# TRECHO DA PÁGINA
——————————

Réplica da Gruta de Chauvet, no Sul da França, nos leva a uma trilha pelas pinturas mais antigas do mundo, encontradas no paraíso natural da Pont D’Arc

TEXTO Olívia Mindêlo

01 de Março de 2016

Pont D'Arc, que dá nome à caverna, foi feito pela natureza é o ícone de Ardèche

Pont D'Arc, que dá nome à caverna, foi feito pela natureza é o ícone de Ardèche

Foto Wikipedia/Divulgação

Era o fim de 1994, a poucos dias do Natal, quando três exploradores entraram pelas gargantas naturais de Ardèche, uma dessas belezas imperdíveis do Sul da França. Então, percorrendo um dos seus caminhos tortuosos em busca de cavernas, eles sentiram sopros de ar que os levariam “a uma das maiores descobertas da história da humanidade”. Espremendo-se por uma passagem bastante estreita, os espeleólogos Eliette Brunel, Christian Hillaire e Jean-Marie Chauvet encontraram uma gruta que, a princípio, “não parecia conter nada de especial, além de ser particularmente bonita”. No entanto, explorando mais a fundo a caverna, depararam-se com o que hoje os especialistas definem como “as mais antigas pinturas já descobertas no planeta”. Assim nos conta o cineasta Werner Herzog, na abertura do seu documentário A caverna dos sonhos esquecidos (2010) – aliás, tão imperdível quanto Ardèche, a cerca de 600 km de Paris.

Localizado na região de Rhône-Alpes, cuja capital é Lyon, o departamento francês pode soar ainda estranho aos estrangeiros, mas é um desses lugares mais procurados pelos ecoturistas do país. Poderíamos dizer que é uma espécie de Chapada Diamantina da França, onde não se tem acesso fácil, a não ser por estrada (não há trens nem aeroportos). O “acaso” da natureza nos deu este presente: em certo tempo geológico, as águas do Rio Rhône mudaram de rumo e formaram o afluente de Ardèche. Este, por sua vez, penetrou as rochas vulcânicas da região, preencheu o vale entre os cânions (a chamada gorge, ou garganta) de um verde peculiar e esculpiu a famosa Pont D’Arc (Ponte de Arco, em alusão ao seu formato), o ícone do local e, não à toa, o nome da caverna descoberta em 1994. Sob esta ponte natural, o cenário se enche, a cada verão, de banhistas e aventureiros aficionados pelo caiaque, que podem ser alugados à margem do rio.


Reconstrução da Gruta de Chauvet recebe visitantes desde abril de 2015.
Foto: Patrick Aventurier/Divulgação

Existe em Ardèche uma energia ancestral e, com ela, a sensação de que há por lá muito a se desvendar. De certo modo, não foi tão casual a descoberta da Caverne du Pont D’Arc, conhecida como a Gruta de Chauvet – em referência ao líder da expedição que a encontrou. O que aconteceu, na verdade, foi sorte, tanto para os exploradores, quanto para nós, pois, graças a um deslizamento de terra, a entrada da gruta se fechou e suas relíquias permaneceram conservadas, durante séculos, sob a escuridão e o frio da caverna. Para sermos mais exatos: durante 20 mil anos, tempo no qual, calcula-se, aconteceu o acidente natural. Mas as pinturas mais antigas do local datam de 35 mil anos, época em que se instalaram os primeiros Homines sapiens na Europa.

——————————

# MATERIAL FORNECIDO
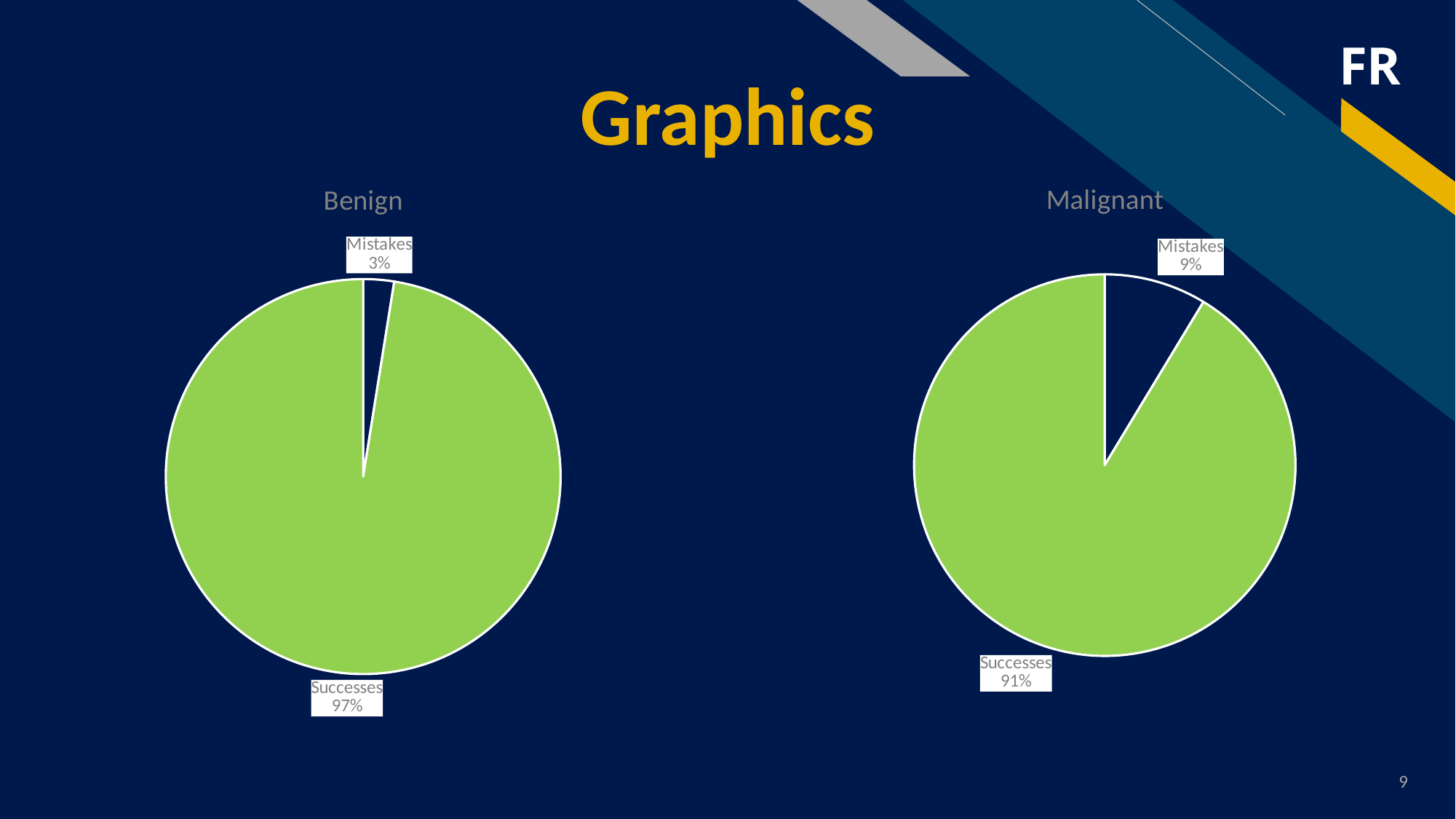
In the Malignant chart, which slice is the smallest? Mistakes How many slices does the Malignant chart have? 2 In the Benign chart, which slice is the largest? Successes In the Benign chart, what is the difference between the Successes share and the Mistakes share? 94% In the Malignant chart, what share of the pie is Mistakes? 9% In the Benign chart, what share of the pie is Mistakes? 3% What is the difference between the Mistakes share in the Malignant chart and the Mistakes share in the Benign chart? 6% What kind of chart is the Benign chart? Pie chart In the Malignant chart, what share of the pie is Successes? 91% What is the title of the chart on the right side of the slide? Malignant Which chart has the larger Mistakes share, Benign or Malignant? Malignant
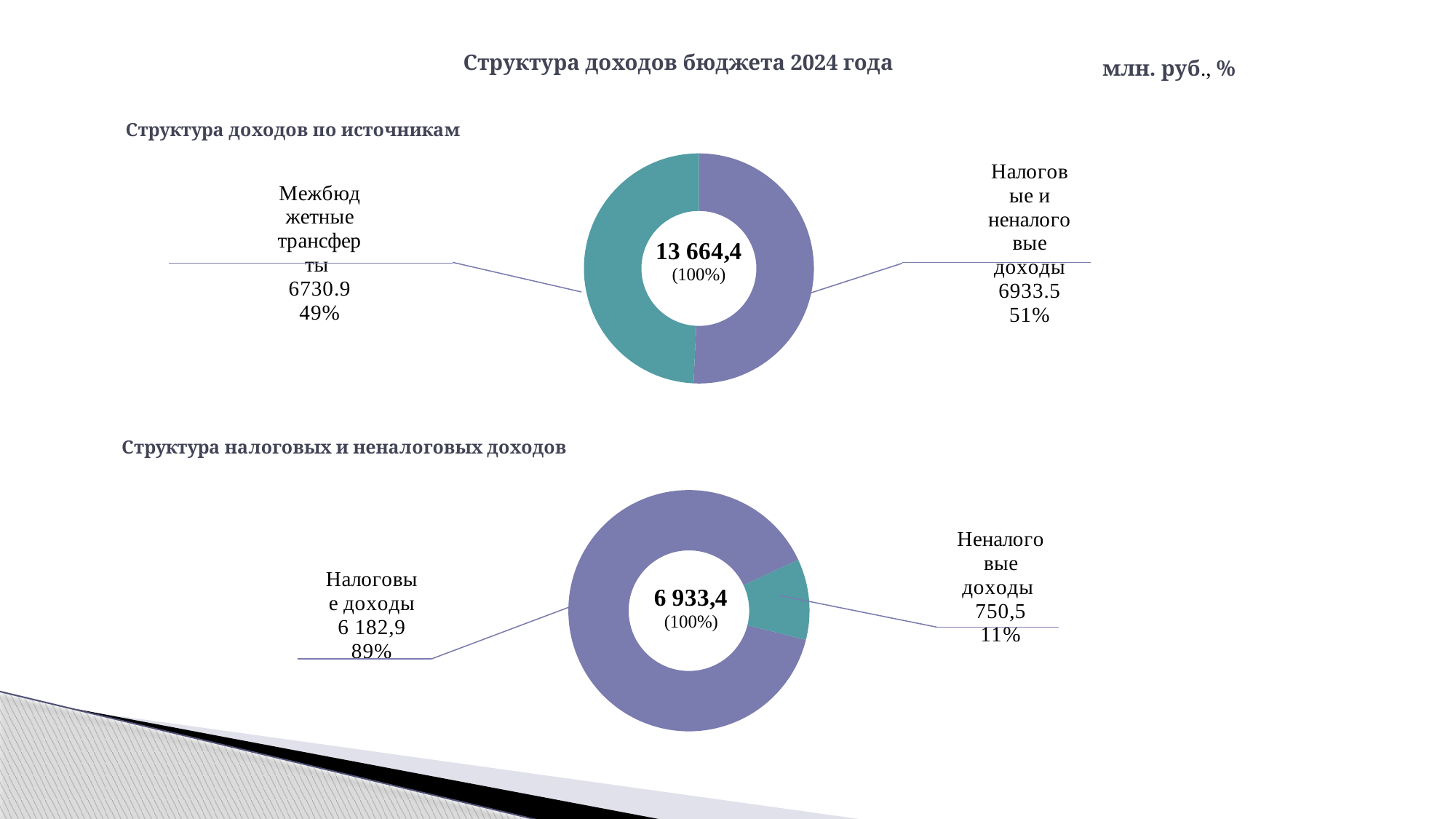
In the chart 'Структура налоговых и неналоговых доходов', which category is the smallest? Неналоговые доходы In the chart 'Структура доходов по источникам', how many categories are shown? 2 In the chart 'Структура налоговых и неналоговых доходов', what is the value for Неналоговые доходы? 750,5 What kind of chart is 'Структура налоговых и неналоговых доходов'? Doughnut chart In the chart 'Структура доходов по источникам', what total is shown in the centre of the doughnut? 13 664,4 In the chart 'Структура доходов по источникам', what is the value for Межбюджетные трансферты? 6730.9 In the chart 'Структура доходов по источникам', what colour is the Межбюджетные трансферты segment? Teal (green) In the chart 'Структура доходов по источникам', which category is larger: Межбюджетные трансферты or Налоговые и неналоговые доходы? Налоговые и неналоговые доходы What is the main title of the slide above the two charts? Структура доходов бюджета 2024 года In the chart 'Структура налоговых и неналоговых доходов', what total is shown in the centre of the doughnut? 6 933,4 In the chart 'Структура налоговых и неналоговых доходов', what share do Налоговые доходы make up? 89% In the chart 'Структура доходов по источникам', what share do Налоговые и неналоговые доходы make up? 51%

——————————

Responda com base no trecho sobre a Gruta de Chauvet:
(a) Em que ano os três exploradores descobriram a gruta?
(b) Segundo o texto, de que forma se chega a Ardèche?
(c) Desde quando a reconstrução da gruta recebe visitantes?

# RESPOSTA DA TAREFA
(a) Em 1994, no fim do ano, a poucos dias do Natal.
(b) Apenas por estrada, já que não há trens nem aeroportos.
(c) Desde abril de 2015.